The pale blue green hues of the aquamarine are reminiscent of the cool blue colors of the ocean. In fact, it gets its name from the Latin word aquamarina which means ‘seawater’. The colors of the aquamarine can range from a deep teal to a pale, crystal clear blue. The blue shades, that vary from stone to stone, are determined by the amount of iron present in the structure of the gemstone. Aquamarines reside in the Beryl family, along with emeralds, morganites, and many other colorful stones. The aquamarine can also be treated with heat to permanently alter its color to a darker, more desirable shade, but the value of the stone would be less than a naturally occurring stone of the same hue. Heat treated stones should always be marked as such.

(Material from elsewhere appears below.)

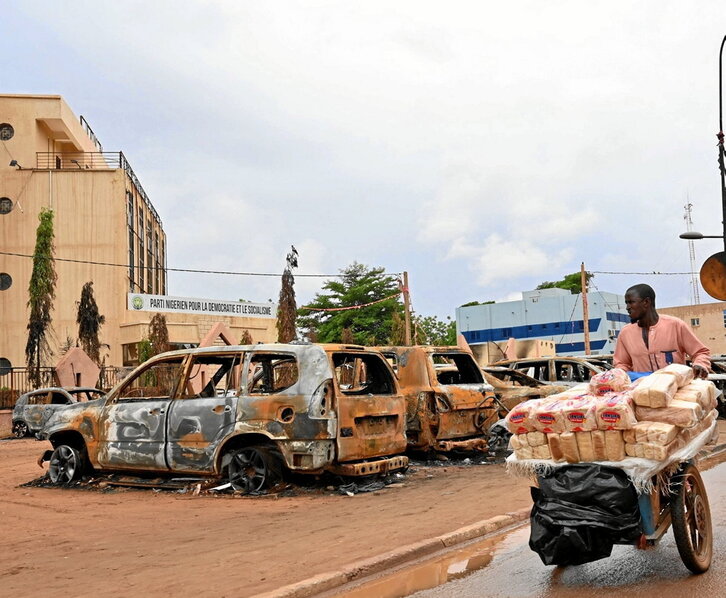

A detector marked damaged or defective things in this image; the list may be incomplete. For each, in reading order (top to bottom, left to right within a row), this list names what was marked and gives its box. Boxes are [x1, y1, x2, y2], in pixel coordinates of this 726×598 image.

The aquamarine is the designated birthstone for the month of March, and it is the traditional gift for a 19th wedding anniversary. Much of the folklore surrounding this gemstone is related to the ocean. Sailors once thought it had protective powers to return them safely home after an ocean voyage. Ancient Romans believed that this stone had close connections to Neptune, God of the Sea. In Christianity, the stone is linked to St. Thomas, who frequently traveled by boat.
Whether you enjoy the aquamarine for its supposed ability to provide its wearer with tranquility, serenity, clarity, and harmony, or you are drawn to the beauty of the sea which is reflected in this stone's visage, the aquamarine is a very affordable and durable gemstone.